From the Guidelines
Pericardiocentesis is the primary intervention for symptomatic or large pericardial effusions, and it is recommended to relieve symptoms and establish the diagnosis of malignant pericardial effusion. The management of pericardial effusion depends on its severity, cause, and hemodynamic impact. Small, asymptomatic effusions often require only monitoring and treatment of the underlying cause.

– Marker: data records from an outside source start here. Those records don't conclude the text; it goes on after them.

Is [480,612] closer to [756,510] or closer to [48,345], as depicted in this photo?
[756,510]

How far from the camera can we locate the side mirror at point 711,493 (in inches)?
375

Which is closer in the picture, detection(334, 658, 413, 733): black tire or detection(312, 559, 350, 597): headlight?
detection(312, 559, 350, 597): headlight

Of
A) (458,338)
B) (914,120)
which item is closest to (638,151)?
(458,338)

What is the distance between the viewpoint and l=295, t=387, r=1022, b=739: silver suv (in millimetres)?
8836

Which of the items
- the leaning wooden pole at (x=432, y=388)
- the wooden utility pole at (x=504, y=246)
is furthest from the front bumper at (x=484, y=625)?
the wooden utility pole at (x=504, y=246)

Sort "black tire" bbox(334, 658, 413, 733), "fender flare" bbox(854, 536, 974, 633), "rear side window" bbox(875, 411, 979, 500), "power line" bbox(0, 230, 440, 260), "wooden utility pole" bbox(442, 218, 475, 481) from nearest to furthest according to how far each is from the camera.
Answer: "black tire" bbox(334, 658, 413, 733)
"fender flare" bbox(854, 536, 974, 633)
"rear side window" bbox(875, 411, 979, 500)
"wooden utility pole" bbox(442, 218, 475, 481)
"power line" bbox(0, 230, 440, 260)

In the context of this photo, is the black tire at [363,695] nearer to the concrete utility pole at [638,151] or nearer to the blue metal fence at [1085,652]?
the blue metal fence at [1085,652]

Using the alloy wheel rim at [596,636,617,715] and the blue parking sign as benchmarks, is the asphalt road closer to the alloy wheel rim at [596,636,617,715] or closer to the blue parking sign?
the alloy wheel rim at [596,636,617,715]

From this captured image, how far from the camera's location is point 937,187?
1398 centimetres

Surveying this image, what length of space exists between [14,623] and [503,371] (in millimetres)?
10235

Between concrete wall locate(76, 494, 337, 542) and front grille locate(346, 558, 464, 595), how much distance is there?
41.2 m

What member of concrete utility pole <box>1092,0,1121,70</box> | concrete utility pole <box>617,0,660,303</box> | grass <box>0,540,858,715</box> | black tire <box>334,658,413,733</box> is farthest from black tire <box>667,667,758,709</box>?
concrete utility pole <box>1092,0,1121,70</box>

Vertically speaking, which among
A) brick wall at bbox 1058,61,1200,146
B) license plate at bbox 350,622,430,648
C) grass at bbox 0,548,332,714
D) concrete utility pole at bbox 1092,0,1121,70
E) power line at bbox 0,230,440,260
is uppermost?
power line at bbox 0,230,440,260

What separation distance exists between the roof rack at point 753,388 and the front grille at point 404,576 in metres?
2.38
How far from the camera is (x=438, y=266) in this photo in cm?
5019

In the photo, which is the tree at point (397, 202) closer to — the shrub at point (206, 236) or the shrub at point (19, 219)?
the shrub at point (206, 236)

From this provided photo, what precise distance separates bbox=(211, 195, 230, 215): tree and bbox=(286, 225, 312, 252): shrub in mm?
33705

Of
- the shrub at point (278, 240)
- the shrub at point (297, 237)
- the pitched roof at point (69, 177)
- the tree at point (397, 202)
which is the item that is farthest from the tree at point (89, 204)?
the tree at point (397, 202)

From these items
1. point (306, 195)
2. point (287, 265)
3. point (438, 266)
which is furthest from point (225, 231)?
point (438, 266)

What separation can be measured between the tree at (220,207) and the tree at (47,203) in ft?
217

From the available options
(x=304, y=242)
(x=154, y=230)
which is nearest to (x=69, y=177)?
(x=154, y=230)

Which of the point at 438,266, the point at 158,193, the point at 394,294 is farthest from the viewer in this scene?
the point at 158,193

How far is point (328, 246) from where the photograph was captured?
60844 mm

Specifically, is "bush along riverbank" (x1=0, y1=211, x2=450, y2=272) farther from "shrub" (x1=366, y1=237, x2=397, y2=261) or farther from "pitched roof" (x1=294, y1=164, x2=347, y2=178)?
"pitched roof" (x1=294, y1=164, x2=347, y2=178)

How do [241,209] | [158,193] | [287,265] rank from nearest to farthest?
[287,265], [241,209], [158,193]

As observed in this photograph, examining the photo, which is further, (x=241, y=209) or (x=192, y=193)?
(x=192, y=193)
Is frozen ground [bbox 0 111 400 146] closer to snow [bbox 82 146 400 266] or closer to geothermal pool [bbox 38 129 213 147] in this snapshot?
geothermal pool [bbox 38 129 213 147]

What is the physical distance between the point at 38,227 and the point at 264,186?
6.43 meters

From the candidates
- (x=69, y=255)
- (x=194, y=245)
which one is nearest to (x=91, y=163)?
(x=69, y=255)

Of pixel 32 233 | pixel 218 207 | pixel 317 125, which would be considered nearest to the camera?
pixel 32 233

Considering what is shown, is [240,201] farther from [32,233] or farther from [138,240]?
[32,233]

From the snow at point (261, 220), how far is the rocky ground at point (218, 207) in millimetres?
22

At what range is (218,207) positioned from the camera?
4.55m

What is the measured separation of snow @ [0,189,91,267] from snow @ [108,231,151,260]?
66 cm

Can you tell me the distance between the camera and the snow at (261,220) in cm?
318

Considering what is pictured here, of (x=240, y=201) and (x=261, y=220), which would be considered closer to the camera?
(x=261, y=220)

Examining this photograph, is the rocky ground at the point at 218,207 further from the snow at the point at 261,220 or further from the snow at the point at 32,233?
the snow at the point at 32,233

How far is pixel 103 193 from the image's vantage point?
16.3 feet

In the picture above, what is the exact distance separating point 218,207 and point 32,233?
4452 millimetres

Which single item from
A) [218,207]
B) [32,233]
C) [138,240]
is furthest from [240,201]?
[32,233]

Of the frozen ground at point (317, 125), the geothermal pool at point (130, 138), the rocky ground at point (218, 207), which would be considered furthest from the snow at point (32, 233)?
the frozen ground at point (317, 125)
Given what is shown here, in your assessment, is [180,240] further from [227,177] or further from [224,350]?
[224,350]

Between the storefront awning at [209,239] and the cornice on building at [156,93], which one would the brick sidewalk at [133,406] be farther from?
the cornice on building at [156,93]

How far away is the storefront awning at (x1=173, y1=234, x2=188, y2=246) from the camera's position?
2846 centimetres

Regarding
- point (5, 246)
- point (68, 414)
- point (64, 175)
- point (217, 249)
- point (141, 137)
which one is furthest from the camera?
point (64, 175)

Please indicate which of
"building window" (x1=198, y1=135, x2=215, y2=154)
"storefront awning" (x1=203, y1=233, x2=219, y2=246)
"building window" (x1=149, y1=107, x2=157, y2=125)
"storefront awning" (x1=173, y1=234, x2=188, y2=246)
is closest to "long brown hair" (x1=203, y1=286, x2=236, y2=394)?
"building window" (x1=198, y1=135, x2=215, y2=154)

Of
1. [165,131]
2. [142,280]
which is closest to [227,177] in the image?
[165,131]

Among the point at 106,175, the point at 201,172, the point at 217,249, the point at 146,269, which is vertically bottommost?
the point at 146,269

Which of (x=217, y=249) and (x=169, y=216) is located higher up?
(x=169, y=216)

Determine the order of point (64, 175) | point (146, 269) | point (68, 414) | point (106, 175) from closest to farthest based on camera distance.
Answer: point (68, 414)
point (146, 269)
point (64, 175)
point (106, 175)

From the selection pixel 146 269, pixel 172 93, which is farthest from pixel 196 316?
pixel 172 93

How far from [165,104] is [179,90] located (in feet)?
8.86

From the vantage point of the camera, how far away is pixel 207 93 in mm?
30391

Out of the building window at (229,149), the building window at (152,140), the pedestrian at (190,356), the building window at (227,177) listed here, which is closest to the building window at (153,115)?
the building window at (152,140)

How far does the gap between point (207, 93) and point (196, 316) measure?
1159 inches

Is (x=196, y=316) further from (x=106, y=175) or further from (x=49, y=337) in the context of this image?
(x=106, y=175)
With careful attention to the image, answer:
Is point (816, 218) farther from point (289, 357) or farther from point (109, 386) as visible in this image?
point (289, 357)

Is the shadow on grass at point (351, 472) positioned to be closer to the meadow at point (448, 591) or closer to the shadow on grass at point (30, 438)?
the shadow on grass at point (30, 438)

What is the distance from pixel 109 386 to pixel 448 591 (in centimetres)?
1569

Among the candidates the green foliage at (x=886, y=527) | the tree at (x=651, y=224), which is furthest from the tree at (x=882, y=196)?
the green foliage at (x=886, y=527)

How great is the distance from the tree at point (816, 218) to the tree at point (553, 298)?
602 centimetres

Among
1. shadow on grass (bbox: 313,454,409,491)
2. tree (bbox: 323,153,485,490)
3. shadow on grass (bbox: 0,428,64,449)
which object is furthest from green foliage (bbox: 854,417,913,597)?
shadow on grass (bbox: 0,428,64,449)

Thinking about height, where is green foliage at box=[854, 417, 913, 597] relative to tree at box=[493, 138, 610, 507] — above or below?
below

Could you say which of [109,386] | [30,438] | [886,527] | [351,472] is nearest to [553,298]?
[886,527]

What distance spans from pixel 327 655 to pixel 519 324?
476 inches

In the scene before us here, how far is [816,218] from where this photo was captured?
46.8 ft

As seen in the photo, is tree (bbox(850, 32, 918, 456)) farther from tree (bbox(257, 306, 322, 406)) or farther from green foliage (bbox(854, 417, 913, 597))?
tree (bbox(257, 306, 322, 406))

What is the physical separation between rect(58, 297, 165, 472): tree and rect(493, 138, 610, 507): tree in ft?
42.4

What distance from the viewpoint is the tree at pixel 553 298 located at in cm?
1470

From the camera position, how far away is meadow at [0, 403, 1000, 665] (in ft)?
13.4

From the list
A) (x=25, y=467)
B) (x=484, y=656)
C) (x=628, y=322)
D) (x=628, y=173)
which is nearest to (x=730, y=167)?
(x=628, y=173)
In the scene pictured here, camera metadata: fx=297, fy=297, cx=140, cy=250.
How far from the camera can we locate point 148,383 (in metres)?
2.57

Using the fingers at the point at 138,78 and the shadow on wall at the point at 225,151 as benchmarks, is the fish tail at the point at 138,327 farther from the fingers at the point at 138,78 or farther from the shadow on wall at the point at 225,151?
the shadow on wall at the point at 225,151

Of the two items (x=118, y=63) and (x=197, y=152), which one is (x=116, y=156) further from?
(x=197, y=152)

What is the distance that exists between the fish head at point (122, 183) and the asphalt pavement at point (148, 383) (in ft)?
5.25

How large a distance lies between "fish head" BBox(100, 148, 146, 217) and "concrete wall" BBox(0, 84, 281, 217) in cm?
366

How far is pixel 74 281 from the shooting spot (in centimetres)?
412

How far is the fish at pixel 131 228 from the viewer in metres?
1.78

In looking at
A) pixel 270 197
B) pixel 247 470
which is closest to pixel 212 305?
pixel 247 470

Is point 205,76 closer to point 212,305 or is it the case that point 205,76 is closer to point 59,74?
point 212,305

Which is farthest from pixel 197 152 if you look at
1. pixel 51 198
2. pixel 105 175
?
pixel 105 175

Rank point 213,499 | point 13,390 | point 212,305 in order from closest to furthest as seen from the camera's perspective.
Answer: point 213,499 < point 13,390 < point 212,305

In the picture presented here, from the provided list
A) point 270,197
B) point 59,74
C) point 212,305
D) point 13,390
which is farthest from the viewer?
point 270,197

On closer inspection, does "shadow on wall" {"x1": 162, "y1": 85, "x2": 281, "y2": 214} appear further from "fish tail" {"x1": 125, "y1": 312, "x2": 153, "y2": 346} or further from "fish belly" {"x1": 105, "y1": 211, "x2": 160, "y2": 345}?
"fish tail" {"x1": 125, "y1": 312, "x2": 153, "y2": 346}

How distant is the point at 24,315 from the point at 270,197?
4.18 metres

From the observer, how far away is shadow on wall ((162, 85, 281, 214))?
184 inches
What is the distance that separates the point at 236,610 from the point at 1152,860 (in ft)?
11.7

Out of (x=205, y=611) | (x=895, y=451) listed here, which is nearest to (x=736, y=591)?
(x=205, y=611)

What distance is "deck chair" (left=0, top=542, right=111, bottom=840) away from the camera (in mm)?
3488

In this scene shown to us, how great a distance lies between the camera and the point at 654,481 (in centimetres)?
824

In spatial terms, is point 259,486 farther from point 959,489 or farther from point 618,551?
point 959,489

For symptomatic or large effusions, pericardiocentesis is performed under echocardiographic or fluoroscopic guidance with a subxiphoid approach, as recommended by the 2015 ESC guidelines 1. An indwelling catheter may be left for 24-72 hours for continued drainage.
Key Considerations
- In recurrent or loculated effusions, a pericardial window procedure may be necessary, as pericardiocentesis alone may not be sufficient to prevent recurrences 1.
- Medical management includes treating the underlying cause, such as antibiotics for bacterial infections, anti-inflammatory agents for autoimmune conditions, and using anti-inflammatory medications like colchicine, NSAIDs, or corticosteroids for inflammatory causes.
- Cardiac tamponade requires immediate drainage, and patients should be monitored with serial echocardiograms to assess effusion resolution.
- The prognosis varies widely based on the underlying etiology, with malignant effusions carrying a poorer prognosis than those caused by infection or inflammation.
Treatment Options
- Systemic antineoplastic treatment is recommended in confirmed cases of neoplastic aetiology 1.
- Extended pericardial drainage is recommended in patients with suspected or definite neoplastic pericardial effusion to prevent effusion recurrence and provide intrapericardial therapy 1.
- Intrapericardial instillation of cytostatic/sclerosing agents, such as cisplatin or thiotepa, may be considered to prevent recurrences in patients with malignant pericardial effusion 1.
- Radiation therapy may be considered to control malignant pericardial effusion in patients with radiosensitive tumours, such as lymphomas and leukaemias 1.
From the Research
Management of Pericardial Effusion
The management of pericardial effusion is guided by the haemodynamic impact, size, presence of inflammation, associated medical conditions, and the aetiology whenever possible 2.
- Assessment of Pericardial Effusion: The first step is to assess the size, hemodynamic importance, and possible associated diseases of the pericardial effusion 3.
- Treatment: Treatment should be targeted at the etiology as much as possible 3.
- Asymptomatic Effusions: A small, asymptomatic pleural effusion of known etiology can be treated conservatively, mostly by treating the underlying cause and with careful observation for signs or symptoms of deterioration 4. A true isolated effusion may not require a specific treatment if the patient is asymptomatic 2, 3.
- Large Effusions: Large effusions can be treated with closed pericardiocentesis after routine evaluation for possible etiologies 4. Pericardiocentesis alone may be curative for large effusions, but recurrences are also common and pericardiectomy or less invasive options (i.e. pericardial window) should be considered with recurrent cardiac tamponade or symptomatic pericardial effusion 2, 3.
- Cardiac Tamponade: For patients presenting actual or impending tamponade, the definitive treatment is either closed or open pericardiocentesis, depending on fluid accumulation characteristics, and it should not be delayed for the administration of medical treatment (inotropes, intravenous fluids) 4. Pericardiocentesis is mandatory for cardiac tamponade and when a bacterial or neoplastic aetiology is suspected 2.
- Pericardial Biopsy: Pericardial biopsy is generally reserved for cases with recurrent cardiac tamponade or persistence without a defined aetiology, especially when a bacterial or neoplastic aetiology is suspected and cannot be assessed by other conventional and less invasive means 2.
- Neoplastic Pericardial Effusion: Cancer-related pericardial effusion is commonly the result of localization of lung and breast cancer, melanoma, or lymphoma to the pericardium via direct invasion, lymphatic dissemination, or hematogenous spread 5. Drainage, which is mainly attained by pericardiocentesis, is needed when cancer or cancer treatment-related pericardial effusion leads to hemodynamic impairment 5.
- Monitoring: The best frequency and timing of monitoring by echocardiography in stable patients with large pericardial effusions are yet to be established 5.